The meeting was tender; it glowed with the Spirit's
presence; it was alive with strong and lasting resolve to
begin a war on the whiskey power in Raymond that would break
its reign forever. Since the first Sunday when the first
company of volunteers had pledged themselves to do as Jesus
would do, the different meetings had been characterized by
distinct impulses or impressions. Today, the entire force of
the gathering seemed to be directed to this one large
purpose. It was a meeting full of broken prayers of
contrition, of confession, of strong yearning for a new and
better city life. And all through it ran one general cry for
deliverance from the saloon and its awful curse.
But if the
First Church was deeply stirred by the events of the last
week, the Rectangle also felt moved strangely in its own
way. The death of Loreen was not in itself so remarkable a
fact. It was her recent acquaintance with the people from
the city that lifted her into special prominence and
surrounded her death with more than ordinary importance.

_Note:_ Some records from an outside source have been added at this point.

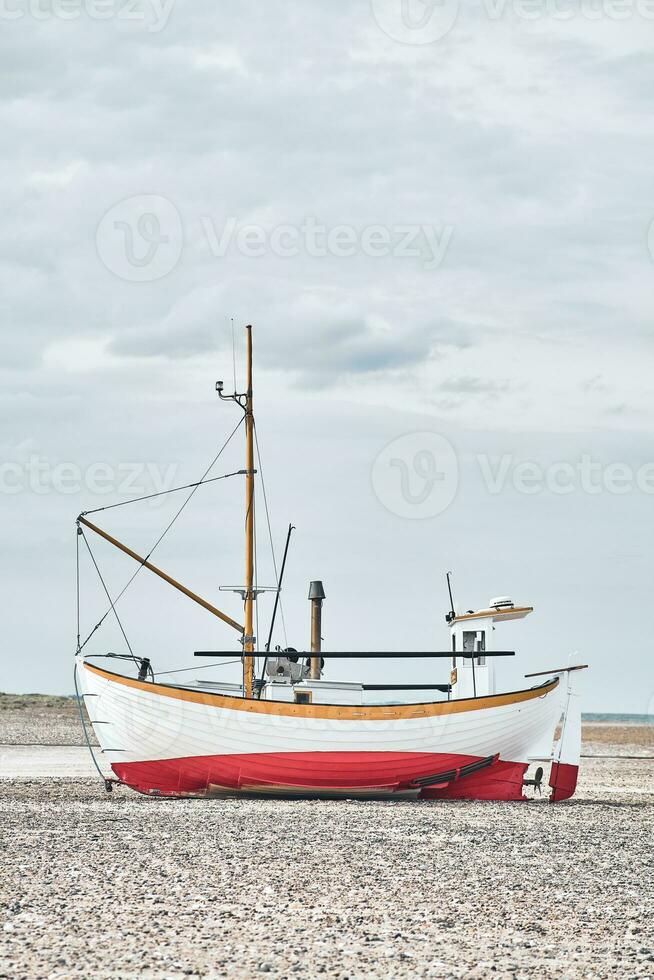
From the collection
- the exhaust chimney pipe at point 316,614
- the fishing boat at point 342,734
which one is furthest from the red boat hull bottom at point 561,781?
the exhaust chimney pipe at point 316,614

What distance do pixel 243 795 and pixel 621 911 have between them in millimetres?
15948

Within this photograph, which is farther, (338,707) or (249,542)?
(249,542)

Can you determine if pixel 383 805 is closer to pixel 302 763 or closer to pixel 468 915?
pixel 302 763

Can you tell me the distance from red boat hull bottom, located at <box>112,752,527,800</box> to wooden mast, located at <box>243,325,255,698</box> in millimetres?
2733

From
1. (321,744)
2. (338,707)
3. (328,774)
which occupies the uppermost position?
(338,707)

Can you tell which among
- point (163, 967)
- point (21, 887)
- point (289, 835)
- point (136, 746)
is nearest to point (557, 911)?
point (163, 967)

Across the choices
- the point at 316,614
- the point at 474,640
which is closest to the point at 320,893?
the point at 474,640

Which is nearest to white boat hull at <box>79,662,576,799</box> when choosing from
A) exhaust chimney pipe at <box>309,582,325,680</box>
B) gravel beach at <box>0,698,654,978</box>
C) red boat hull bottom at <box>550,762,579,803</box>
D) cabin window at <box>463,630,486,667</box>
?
red boat hull bottom at <box>550,762,579,803</box>

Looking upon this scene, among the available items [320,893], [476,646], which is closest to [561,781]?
[476,646]

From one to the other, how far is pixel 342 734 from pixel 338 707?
609 mm

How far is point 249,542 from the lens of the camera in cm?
3094

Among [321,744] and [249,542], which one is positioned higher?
[249,542]

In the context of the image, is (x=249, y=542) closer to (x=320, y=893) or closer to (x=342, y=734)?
(x=342, y=734)

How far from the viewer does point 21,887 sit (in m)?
13.2
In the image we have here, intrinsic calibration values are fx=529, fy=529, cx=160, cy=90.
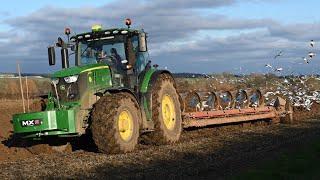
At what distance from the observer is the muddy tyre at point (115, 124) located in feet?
32.4

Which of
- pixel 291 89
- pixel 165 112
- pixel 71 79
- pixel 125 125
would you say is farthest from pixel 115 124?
pixel 291 89

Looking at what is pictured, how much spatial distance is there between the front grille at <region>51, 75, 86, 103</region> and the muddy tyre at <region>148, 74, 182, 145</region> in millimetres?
1788

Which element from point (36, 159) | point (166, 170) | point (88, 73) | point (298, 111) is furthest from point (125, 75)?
point (298, 111)

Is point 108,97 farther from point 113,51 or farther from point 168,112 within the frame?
point 168,112

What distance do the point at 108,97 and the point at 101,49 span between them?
66.0 inches

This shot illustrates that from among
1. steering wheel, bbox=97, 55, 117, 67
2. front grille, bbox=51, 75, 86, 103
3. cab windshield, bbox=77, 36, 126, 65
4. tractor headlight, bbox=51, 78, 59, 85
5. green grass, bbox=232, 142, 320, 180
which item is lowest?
green grass, bbox=232, 142, 320, 180

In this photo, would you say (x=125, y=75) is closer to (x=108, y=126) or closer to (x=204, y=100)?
(x=108, y=126)

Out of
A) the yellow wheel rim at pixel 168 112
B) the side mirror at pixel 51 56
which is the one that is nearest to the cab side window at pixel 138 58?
the yellow wheel rim at pixel 168 112

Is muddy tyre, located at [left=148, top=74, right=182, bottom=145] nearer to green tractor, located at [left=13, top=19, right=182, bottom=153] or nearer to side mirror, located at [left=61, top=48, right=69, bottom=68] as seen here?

Every one in the Rectangle knew that Loreen was at this
moment lying in the Page mansion up on the avenue.
Exaggerated reports of the magnificence of the casket had
already furnished material for eager gossip. The Rectangle
was excited to know the details of the funeral. Would it be
public? What did Miss Page intend to do? The Rectangle had
never before mingled even in this distant personal manner
with the aristocracy on the boulevard. The opportunities for
doing so were not frequent. Gray and his wife were besieged
by inquirers who wanted to know what Loreen's friends and
acquaintances were expected to do in paying their last
respects to her. For her acquaintance was large and many of
the recent converts were among her friends.
So that is how
it happened that Monday afternoon, at the tent, the funeral
service of Loreen was held before an immense audience that
choked the tent and overflowed beyond all previous bounds.
Gray had gone up to Virginia's and, after talking it over
with her and Maxwell, the arrangement had been made.
"I am and
always have been opposed to large public funerals,"
said Gray, whose complete wholesome simplicity of character
was one of its great sources of strength; "but the cry
of the poor creatures who knew Loreen is so earnest that I
do not know how to refuse this desire to see her and pay her
poor body some last little honor. What do you think, Mr.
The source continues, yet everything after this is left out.